Big Tech Stock Prices Visualization

Proposal

Data visualization

TidyTuesday

Author

Team Crimson - Arun, Varun, Jasdeep, Mohit, Pradnya

Installed Packages

### GETTING THE LIBRARIES
#devtools::install_github("choonghyunryu/dlookr")

if (!require(pacman))
  install.packages(pacman)

# Loading the libraries
pacman::p_load(tidyverse,
               tidytuesdayR,
               dlookr,
               formattable,
               here)

Dataset

The Big Tech Stock Prices dataset, sourced from the TidyTuesday project, provides a comprehensive overview of the daily stock prices and trading volumes of 14 prominent technology companies. The list of industry giants that are studied for data analysis are Apple, Adobe, Amazon.com, Salesforce, Cisco Systems, Alphabet, IBM, Intel, Meta, Microsoft, Netflix, NVIDIA, Oracle and TESLA.

Comprising two tables, namely big_tech_stock_prices.csv and big_tech_companies.csv, this dataset offers a ample amount of information for conducting in-depth analysis and exploring various aspects of the stock market.
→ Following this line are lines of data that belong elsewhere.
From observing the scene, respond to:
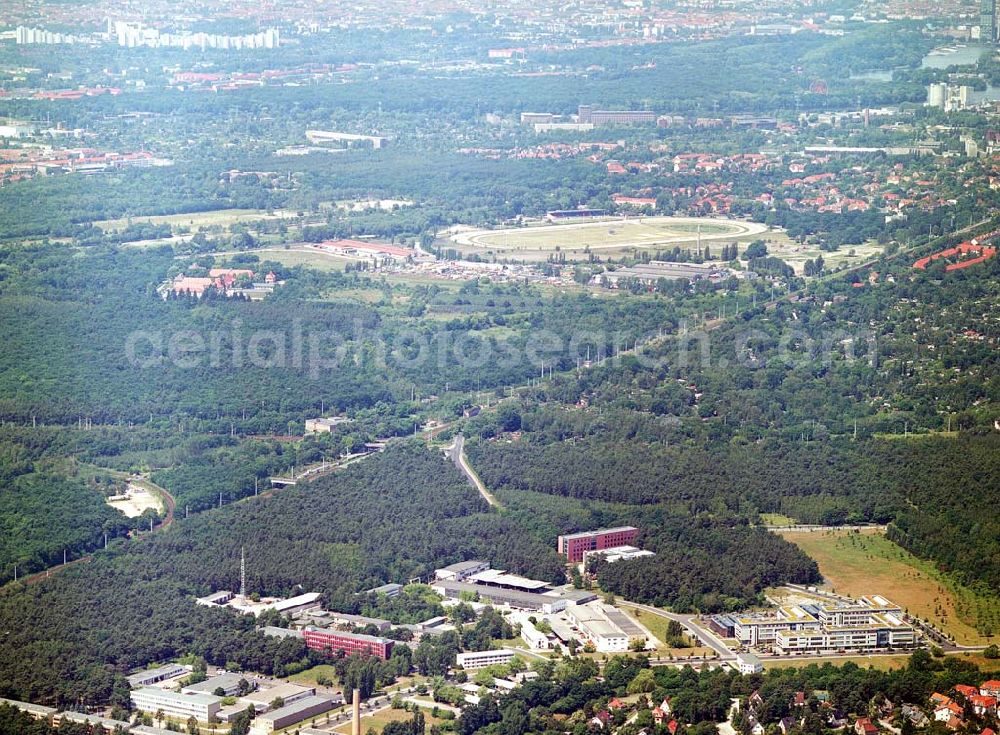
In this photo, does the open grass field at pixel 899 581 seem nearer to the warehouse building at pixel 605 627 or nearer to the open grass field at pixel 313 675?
the warehouse building at pixel 605 627

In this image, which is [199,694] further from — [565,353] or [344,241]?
[344,241]

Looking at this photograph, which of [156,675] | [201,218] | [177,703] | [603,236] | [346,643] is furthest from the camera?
[201,218]

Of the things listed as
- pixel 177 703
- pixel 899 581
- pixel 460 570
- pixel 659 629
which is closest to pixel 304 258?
pixel 460 570

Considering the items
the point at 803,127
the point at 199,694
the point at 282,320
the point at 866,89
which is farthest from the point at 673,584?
the point at 866,89

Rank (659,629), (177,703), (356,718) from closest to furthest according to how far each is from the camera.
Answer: (356,718), (177,703), (659,629)

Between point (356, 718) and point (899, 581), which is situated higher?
point (356, 718)

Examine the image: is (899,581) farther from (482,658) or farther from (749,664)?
(482,658)

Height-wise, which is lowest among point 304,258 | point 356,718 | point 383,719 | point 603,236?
point 603,236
The big_tech_stock_prices.csv file contains detailed records of daily stock prices and trading volumes for each company, while the big_tech_companies.csv file provides additional information about the included companies, such as their names and stock symbols.
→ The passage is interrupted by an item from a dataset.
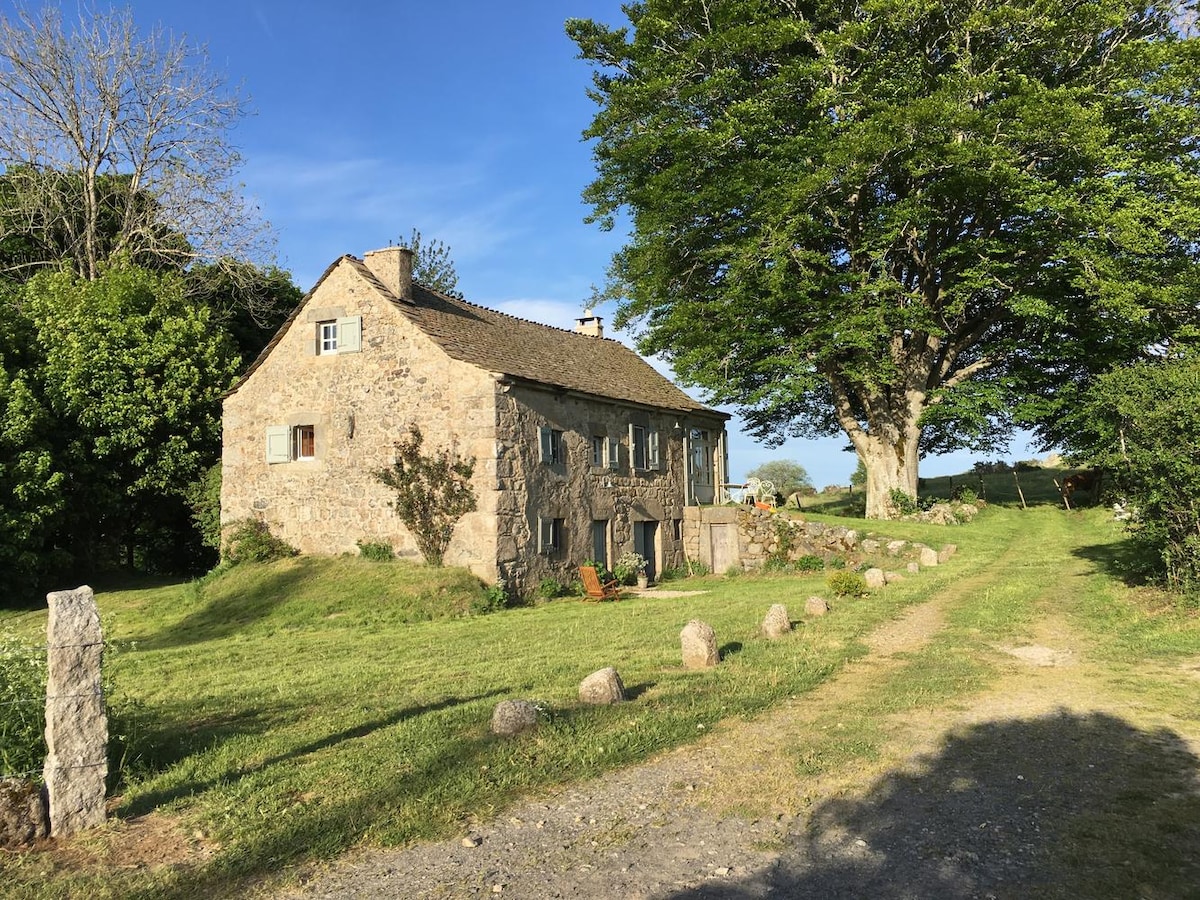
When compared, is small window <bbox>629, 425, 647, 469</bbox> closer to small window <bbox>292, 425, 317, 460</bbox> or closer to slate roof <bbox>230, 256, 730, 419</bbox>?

The Big Tech Stock Prices dataset offers a comprehensive and reliable source of data for conducting insightful analyses and making informed decisions in the financial domain related to these specific companies.

# Loading the data
big_tech_stock_prices <- read_csv(here("data","big_tech_stock_prices.csv"))
big_tech_companies <- read_csv(here("data","big_tech_companies.csv"))

Stock Prices Dataset

The dataset contains 14 big tech companies daily stock prices with a total of approx. 45088 observations. There is no missing data in the observation which helps to use all the columns available in the data set.

Stock Prices Dataset Code

# Analyzing the data based on unique values for each variable.
big_tech_stock_prices |>
  diagnose() |>
  dplyr::select(-missing_percent) |>
  formattable()

variables	types	unique_count	unique_rate
stock_symbol	character	14	0.0003105039
date	Date	3287	0.0729018808
open	numeric	29798	0.6608853797
high	numeric	30056	0.6666075231
low	numeric	30028	0.6659865153
close	numeric	30965	0.6867680979
adj_close	numeric	41279	0.9155207594
volume	numeric	43550	0.9658889283

Variable description

variable	class	description
`stock_symbol`	character	stock_symbol
`date`	double	date
`open`	double	The price at market open.
`high`	double	The highest price for that day.
`low`	double	The lowest price for that day.
`close`	double	The price at market close, adjusted for splits.
`adj_close`	double	The closing price after adjustments for all applicable splits and dividend distributions. Data is adjusted using appropriate split and dividend multipliers, adhering to Center for Research in Security Prices (CRSP) standards.
`volume`	double	The number of shares traded on that day.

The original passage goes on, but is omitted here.